Erwan Seznec
Consommation (infographie)30 ans de changements à la loupe
À l’occasion des 30 ans de notre enquête prix dans la grande distribution, nous avons examiné les biens dont les prix ont flambé ainsi que ceux qui ont au contraire diminué. Un exercice délicat pour des conclusions assez surprenantes.
Les smartphones n’existaient pas. Il y avait une seule ligne de TGV dans tout le pays, sur le trajet Paris-Lyon. Les supermarchés Mammouth écrasaient encore les prix (le dernier s’est éteint en 2009). Michel Platini vantait la marque Fruité – « c’est plus musclé ». Avions, restaurants, bureaux de poste étaient en zone fumeur. Le CD et le Walkman à cassette de Sony venaient d’être commercialisés et Canal + devenait la première chaîne payante. Comme disait Stephen King, « même s’il est difficile de le croire, ces années-là ont vraiment existé ». L’écrivain américain parlait des années 1960, mais le jugement vaut également pour 1984, année de notre première enquête prix.
Certaines évolutions intervenues entretemps n’ont échappé à personne. Les premiers ordinateurs personnels lancés à cette époque coûtaient un prix faramineux pour des capacités aujourd’hui dérisoires : 128 ko de mémoire pour le premier Macintosh lancé en 1984, soit une calculatrice scientifique d’aujourd’hui… Sans surprise également, les budgets télécommunications de l’ère pré-connectée étaient plus faibles qu’aujourd’hui. Qui, en revanche, se souvient qu’il existait à l’époque deux tarifs pour la redevance, une pour les téléviseurs en couleur, l’autre pour les postes en noir et blanc ?

━━━

* [Énoncé du problème]: Selon l'article ci-dessus sur trente ans de changements dans la consommation, de combien de mémoire disposait le premier Macintosh lancé en 1984 ?

* [Données enregistrées]:
━━━

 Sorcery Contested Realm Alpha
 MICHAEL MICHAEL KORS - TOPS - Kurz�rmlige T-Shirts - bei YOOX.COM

━━━

* [Résultat ci-dessous]: 128 ko de mémoire.